Goresan Pedang Umar
Penulis : Hendi Jo
"Sejak kapan kalimat menjadikan manusia sebagai budak,
padahal mereka lahir dari rahim ibunya dalam keadaan merdeka?" (Umar ibn
Khattab)
Orang tua itu tertunduk lemas. Dengan langkah gontai, ditinggalkannya
gerbang istana Amr ibn Ash. Pikirannya bingung, hatinya sedih.
Sebetulnya ia merasa keberatan untuk menyerahkan tanah dan gubuknya demi
proyek pembangunan masjid yang dicanangkan sendiri oleh Gubernur Amr
ibn Ash. Namun apa daya, ia hanya seorang Yahudi yang miskin dan
sebatang kara, dan tentunya tak memiliki kekuatan untuk menghadapi
seorang gubernur yang tentunya didukung oleh sebagian besar masyarakat
Muslim di Mesir.
Sambil berjalan, ia kembali mengigat pembicaraan antara dirinya
dengan Gubernur Amr ibn Ash: "Apa sih masalahnya hingga kamu tidak mau
melepaskan gubuk dan tanah itu?" tanya sang gubernur.

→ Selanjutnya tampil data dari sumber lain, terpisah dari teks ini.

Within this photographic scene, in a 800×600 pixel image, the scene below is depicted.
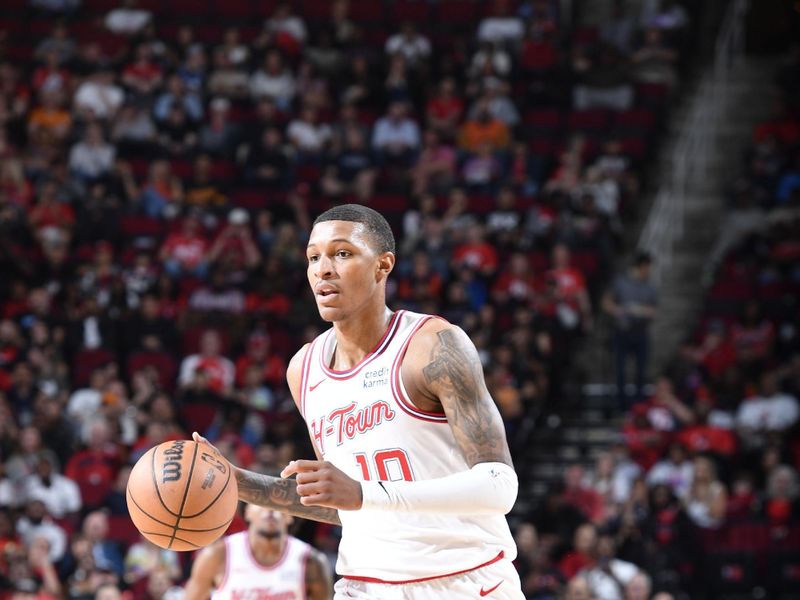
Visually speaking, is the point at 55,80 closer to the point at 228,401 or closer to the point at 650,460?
the point at 228,401

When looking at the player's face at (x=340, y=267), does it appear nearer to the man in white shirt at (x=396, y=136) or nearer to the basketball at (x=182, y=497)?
the basketball at (x=182, y=497)

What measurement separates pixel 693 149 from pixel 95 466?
28.8 feet

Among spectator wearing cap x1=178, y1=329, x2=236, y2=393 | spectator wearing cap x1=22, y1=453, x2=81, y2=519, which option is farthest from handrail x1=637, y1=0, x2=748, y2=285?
spectator wearing cap x1=22, y1=453, x2=81, y2=519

"Saya tidak bisa, Tuan Gubernur. Puluhan tahun saya tinggal di sana, saya tidak bisa meninggalkannya begitu saja,"jawabnya.

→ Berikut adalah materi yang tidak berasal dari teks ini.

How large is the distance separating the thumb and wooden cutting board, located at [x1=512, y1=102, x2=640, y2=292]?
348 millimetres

"Mengapa tidak bisa? Saya menawarkan harga bagus kepadamu. Kalaupun
kamu tidak setuju dengan tawaran saya, kamu bisa menyebut harga yang
kamu mau dan insyaallah saya akan membayarnya langsung."
"Tapi ini bukan terkait dengan uang,Tuan Gubernur…"
Amr ibn Ash terdiam. Terlihat raut mukanya menahan rasa kesal. Dengan
suara perlahan namun terdengar tegas, ia kemudian berkata: "Sebetulnya,
tanpa memintanya kepadamu, aku punya hak untuk membangun sebuah masjid
di atas tanahmu. Toh ini bukan untuk kepentinganku sendiri, tapi demi
kepentingan masyarakat."
Perundingan itu pun berlangsung buntu. Tak ada
kesepakatan apapun diantara kedua pihak.
Beberapa hari kemudian, Yahudi tua itu menerima sepucuk surat
perintah yang ditandatangani oleh Gubernur Amr ibn Ash. Isinya perintah
kepada si Yahudi tersebut untuk secepatnya meninggalkan tanah tersebut
karena tim dari kegubernuran akan meratakan gubuknya dan mengadakan
upacara peletakan batu pertama pembangunan sebuah masjid besar. Demi
selesai membaca surat itu, bukan main sedihnya si Yahudi. Sambil
menangis, ia memikirkan cara yang paling baik untuk keluar dari masalah
ini. Tiba-tiba terbetik dalam pikirannya untuk mengadukan soal ini
kepada atasan Gubernur Amr ibn Ash yakni Khalifah Umar ibn Khattab. Tapi
bukankah sang khalifah tinggalnya jauh di Madinah sana, pikirnya. Ah,
aku akan tetap ke sana, berapapun jaraknya dan seperti apapun akhirnya,
yang penting aku harus berusaha dulu, pikir si Yahudi kembali.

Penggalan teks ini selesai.